I have json data that i can query on using CROSS APPLY OPENJSON( which gets slow once you start adding multiple cross applies or once your json document get too large. So i wanted to add an index on the data im trying to filter on, but i cant get the syntax on nested array items to work with out using a cross apply. As such i cant create an index as you cant use a cross apply when making an index. According to the MS docs i should just be able to do
JSON_query(my_column, $.parentItem.nestedItemsArray1.nestedItemsArray2)

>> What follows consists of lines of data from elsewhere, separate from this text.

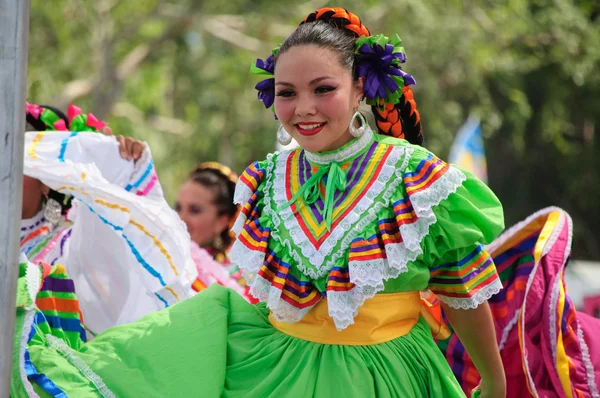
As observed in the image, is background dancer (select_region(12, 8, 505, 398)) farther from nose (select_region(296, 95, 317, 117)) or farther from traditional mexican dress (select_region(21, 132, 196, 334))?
traditional mexican dress (select_region(21, 132, 196, 334))

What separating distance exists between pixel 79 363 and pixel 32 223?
57.6 inches

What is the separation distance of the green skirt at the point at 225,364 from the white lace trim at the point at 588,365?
2.34 feet

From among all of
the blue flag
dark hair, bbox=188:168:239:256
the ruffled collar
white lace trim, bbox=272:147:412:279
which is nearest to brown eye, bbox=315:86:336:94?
white lace trim, bbox=272:147:412:279

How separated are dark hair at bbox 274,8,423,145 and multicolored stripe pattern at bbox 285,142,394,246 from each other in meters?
0.14

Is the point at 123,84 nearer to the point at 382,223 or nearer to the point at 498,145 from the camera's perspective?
the point at 498,145

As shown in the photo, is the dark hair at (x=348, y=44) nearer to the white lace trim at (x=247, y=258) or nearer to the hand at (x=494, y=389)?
the white lace trim at (x=247, y=258)

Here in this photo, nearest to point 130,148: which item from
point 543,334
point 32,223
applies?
point 32,223

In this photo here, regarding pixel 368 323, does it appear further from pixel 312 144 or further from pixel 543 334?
pixel 543 334

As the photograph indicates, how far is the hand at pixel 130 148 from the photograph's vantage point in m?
3.63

I should be able to get all the values of the nested, array items to then query on and improve performance by adding an index, something like this
ALTER TABLE mytable
ADD vdata AS JSON_query(my_column,
$.parentItem.nestedItemsArray1.nestedItemsArray2')

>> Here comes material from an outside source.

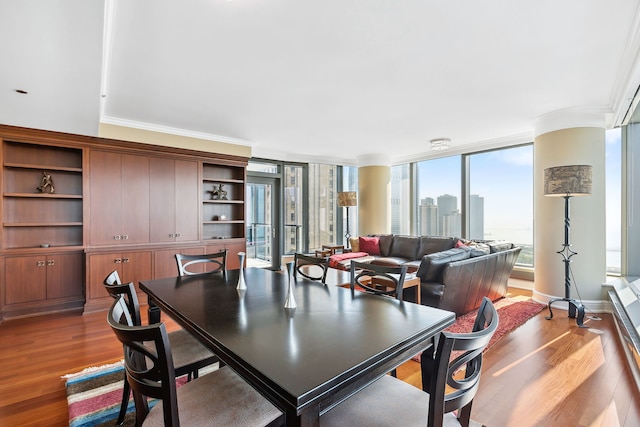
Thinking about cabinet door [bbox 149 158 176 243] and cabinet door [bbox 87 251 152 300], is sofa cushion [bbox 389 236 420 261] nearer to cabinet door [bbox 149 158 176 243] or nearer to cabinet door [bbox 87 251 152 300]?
cabinet door [bbox 149 158 176 243]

CREATE INDEX idx_json_my_column ON mytable(vdata)
but the above $.array.arrayitems syntax doesn't work ?
On a side note, I cant help but think in relational terms where normally in Sql you would index a column of data like so
col
---
1|
2|
3|
But json data seem to get flattened so when i use JSON_QUERY as per MS example i get "1,2,3" " I assume i want to incdex an array of values rather than a flattened version unless the index will return the inner data of the fattened data ?
my plug and play working example
declare #mydata table (
ID int NOT NULL,
jsondata varchar(max) NOT NULL
)
INSERT INTO #mydata (id, jsondata)
VALUES (789, '{ "Id": "12345", "FinanceProductResults": [ { "Term": 12, "AnnualMileage": 5000, "Deposits": 0, "ProductResults": [] }, { "Term": 18, "AnnualMileage": 30000, "Deposits": 15000, "ProductResults": [] }, { "Term": 24, "AnnualMileage": 5000, "Deposits": 0, "ProductResults": [ { "Key": "HP", "Payment": 460.28 } ] }, { "Term": 24, "AnnualMileage": 10000, "Deposits": 0, "ProductResults": [ { "Key": "HP", "Payment": 500.32 } ] }]}')
SELECT
j_Id
,JSON_query (c.value, '$.Term') as Term
,JSON_Value (c.value, '$.AnnualMileage') as AnnualMileage
,JSON_Value (c.value, '$.Deposits') as Deposits
,JSON_Value (p.value, '$.Key') as [Key]
,JSON_Value (p.value, '$.Payment') as Payment
--,c.value
FROM #mydata f
CROSS APPLY OPENJSON(f.jsondata)
WITH (j_Id nvarchar(100) '$.Id')
CROSS APPLY OPENJSON(f.jsondata, '$.FinanceProductResults') AS c
CROSS APPLY OPENJSON(c.value, '$."ProductResults"') AS p
where
ID = 789
AND JSON_Value (p.value, '$.Payment') = '460.28'
I'm using these MS docs to guide me :
How to create an index
How to get data
Update
I was able to improve performance slightly using the "with" method
SELECT
j_Id,
FinanceDetails.Term,
FinanceDetails.AnnualMileage,
FinanceDetails.Deposits,
Payments.Payment
FROM #mydata f
CROSS APPLY OPENJSON(f.jsondata)
WITH (j_Id nvarchar(100) '$.Id')
OUTER APPLY OPENJSON (f.jsondata, '$.FinanceProductResults' )
WITH (
Term INT '$.Term',
AnnualMileage INT '$.AnnualMileage',
Deposits INT '$.Deposits',
ProductResults NVARCHAR(MAX) '$.ProductResults' AS JSON
) AS FinanceDetails
OUTER APPLY OPENJSON(ProductResults, '$')
WITH (
Payment DECIMAL(19, 4) '$.Payment'
) AS Payments
WHERE
Payments.Payment = 460.28
but i still like to add an index on the sub array data to aid in improving performance ?
Currently, you cannot index nested properties.
Is Full-text search possible option? You might create FTS on JSON column and add predicate:
WHERE ....
AND CONTAINS( jsondata, 'NEAR(('Payments,460),1)')
Since JSON is text, this predicate will filter out all records that don't have something like "Payment" and 460 near to each other (this will identify key:value pairs), and you can apply CROSS APPLY on the reduced set of rows.